Happy birthday to you

This, they say, was the turning point in the future of man. Whatever Ned said, the bigwigs did. They acted on his every word and somehow, by the most wonderful stroke of luck or skill, he fixed a very poorly planet. He married his childhood sweetheart and they adopted 203 orphans, one for every nation recognised by FIFA – his first official presidency that he took on to fill his Saturday mornings at the age of 9.

There was a Ned statue in every capital city on earth, sculpted in play doh by his mum.

HOW TO SAVE GREECE & OTHER SIMPLE IDEAS BY JILL

A friend who is drastically undervalued at the Guardian newspaper kicked my arse today with a text. By the way, if you’re reading Mr Rusbridger, don’t lose her – she’s a rare one, albeit a rare one from a small village on the outskirts of Middlesborough where they still give her stick about her hairdo.

Anyway, who says fancy hair gives you great ideas – apart from Malcolm Gladwell, and Einstein. Not Jill. She may not have the giant twiglets of Rebekah Brooks but she does think with the gravitas of a feral barnet (even though her actual bob is, as her friend puts it, skinny). Enough of the salon talk, here are her observations for a better world on this glorious day, November 1st 2011.

  1. If Greece is so skint, why don’t we hold the Olympics there every 4 years?
  2. Why doesn’t St Pauls open its doors to the protestors and show what being Christian is all about?
  3. Is a payrise that’s 2.5% less than inflation really a paydip?
  4. Why are the homeless of London being shuffled off the streets so it doesn’t look bad at 2012?
  5. Should we build a Thames Falls as mighty as Niagra to attract tourists who aren’t into sport?
  6. Should we abandon the GWB (Gross Well Being) matrix of the coalition in favour of the GDO (Grossly Done Over) as a true barometer of the British mood?

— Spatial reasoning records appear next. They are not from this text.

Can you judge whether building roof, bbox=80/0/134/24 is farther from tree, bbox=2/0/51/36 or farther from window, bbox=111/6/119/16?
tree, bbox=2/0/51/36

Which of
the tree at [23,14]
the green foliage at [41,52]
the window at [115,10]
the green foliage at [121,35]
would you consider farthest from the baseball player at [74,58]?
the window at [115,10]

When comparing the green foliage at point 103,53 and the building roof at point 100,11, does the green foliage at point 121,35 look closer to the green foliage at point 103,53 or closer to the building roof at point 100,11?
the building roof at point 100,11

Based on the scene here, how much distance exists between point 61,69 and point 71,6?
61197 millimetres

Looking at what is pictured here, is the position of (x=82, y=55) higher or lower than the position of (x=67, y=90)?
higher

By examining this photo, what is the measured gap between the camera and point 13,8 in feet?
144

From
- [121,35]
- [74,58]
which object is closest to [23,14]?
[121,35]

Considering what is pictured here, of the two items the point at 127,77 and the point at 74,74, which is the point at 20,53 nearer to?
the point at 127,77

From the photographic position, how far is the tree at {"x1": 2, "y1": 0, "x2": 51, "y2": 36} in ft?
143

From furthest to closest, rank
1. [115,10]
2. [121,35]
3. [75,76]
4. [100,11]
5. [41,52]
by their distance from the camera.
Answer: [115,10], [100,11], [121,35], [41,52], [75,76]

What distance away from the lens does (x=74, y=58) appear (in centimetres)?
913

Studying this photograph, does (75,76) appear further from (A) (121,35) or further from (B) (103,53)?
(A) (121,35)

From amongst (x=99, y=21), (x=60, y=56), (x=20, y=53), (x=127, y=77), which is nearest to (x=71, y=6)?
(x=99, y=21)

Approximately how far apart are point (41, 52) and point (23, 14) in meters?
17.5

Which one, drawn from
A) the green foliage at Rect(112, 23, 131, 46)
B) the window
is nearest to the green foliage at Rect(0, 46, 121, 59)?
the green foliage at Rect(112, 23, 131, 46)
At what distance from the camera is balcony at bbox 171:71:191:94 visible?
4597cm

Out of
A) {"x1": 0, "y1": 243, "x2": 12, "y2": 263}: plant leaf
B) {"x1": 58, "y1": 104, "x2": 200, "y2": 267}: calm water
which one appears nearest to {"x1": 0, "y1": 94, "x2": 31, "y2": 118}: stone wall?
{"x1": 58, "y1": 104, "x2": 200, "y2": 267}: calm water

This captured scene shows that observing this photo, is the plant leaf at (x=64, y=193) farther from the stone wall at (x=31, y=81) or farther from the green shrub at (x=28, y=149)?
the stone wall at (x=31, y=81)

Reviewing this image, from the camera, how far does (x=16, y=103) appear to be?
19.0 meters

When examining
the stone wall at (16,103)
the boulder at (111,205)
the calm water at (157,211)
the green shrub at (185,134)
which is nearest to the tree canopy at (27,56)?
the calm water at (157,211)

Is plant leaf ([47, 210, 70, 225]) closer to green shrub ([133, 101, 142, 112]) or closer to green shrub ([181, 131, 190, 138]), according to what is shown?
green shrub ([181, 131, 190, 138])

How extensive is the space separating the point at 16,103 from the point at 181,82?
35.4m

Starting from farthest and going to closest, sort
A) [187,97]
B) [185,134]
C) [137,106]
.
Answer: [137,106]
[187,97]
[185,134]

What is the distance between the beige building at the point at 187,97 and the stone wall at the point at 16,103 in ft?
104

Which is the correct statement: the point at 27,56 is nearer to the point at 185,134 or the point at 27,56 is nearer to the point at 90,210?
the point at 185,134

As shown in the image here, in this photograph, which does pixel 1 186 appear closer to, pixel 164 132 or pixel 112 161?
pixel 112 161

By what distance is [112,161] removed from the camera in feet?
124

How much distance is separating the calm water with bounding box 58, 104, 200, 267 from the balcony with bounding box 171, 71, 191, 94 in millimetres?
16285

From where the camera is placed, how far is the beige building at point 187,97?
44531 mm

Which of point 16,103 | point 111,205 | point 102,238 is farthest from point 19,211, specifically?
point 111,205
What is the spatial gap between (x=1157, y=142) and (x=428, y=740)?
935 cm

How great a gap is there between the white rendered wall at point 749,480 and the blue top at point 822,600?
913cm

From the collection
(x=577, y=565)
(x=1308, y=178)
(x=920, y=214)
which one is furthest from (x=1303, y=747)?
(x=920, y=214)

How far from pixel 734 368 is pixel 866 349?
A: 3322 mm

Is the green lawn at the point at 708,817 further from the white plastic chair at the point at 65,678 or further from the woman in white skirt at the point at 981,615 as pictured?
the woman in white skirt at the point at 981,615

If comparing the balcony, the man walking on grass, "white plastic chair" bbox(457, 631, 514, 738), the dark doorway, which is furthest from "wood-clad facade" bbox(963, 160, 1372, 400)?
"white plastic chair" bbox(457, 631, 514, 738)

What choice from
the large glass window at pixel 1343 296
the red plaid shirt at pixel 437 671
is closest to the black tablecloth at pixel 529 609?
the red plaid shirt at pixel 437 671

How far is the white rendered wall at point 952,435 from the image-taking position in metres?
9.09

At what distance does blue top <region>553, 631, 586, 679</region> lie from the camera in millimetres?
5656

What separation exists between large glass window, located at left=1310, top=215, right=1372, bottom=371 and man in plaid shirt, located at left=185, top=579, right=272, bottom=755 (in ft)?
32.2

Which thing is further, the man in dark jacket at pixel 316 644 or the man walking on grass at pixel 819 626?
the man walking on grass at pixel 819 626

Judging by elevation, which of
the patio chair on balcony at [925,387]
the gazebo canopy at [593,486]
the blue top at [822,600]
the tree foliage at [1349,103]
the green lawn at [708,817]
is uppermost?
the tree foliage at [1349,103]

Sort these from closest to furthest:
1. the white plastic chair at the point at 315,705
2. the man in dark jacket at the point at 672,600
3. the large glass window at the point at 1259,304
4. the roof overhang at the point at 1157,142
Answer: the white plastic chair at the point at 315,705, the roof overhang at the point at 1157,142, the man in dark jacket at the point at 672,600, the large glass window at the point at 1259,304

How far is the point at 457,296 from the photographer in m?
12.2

This is the sort of thinking that could save the skin of any rag in town, not to mention a few Euro nations. Al, do the right thing and give her Tim Dowling’s stage.

LAST OF KIN

At certain points in your life, death is a possibility.

At times like these you’ll be asked to name your next of kin. You may be asked to write it down, an act which can turn slander into libel if you’re not their next of kin.

So why next of?

Why not last of?

There might be something in this. Imagine the more distant the relation you nominate, the more remote the possibility of your death. This is not as contrived as you might think as murdered people are usually known by their murderer.

But less seriously, it’s not about you – it’s about them. It clears their name when you peg it. Administratively, it’s an alibi.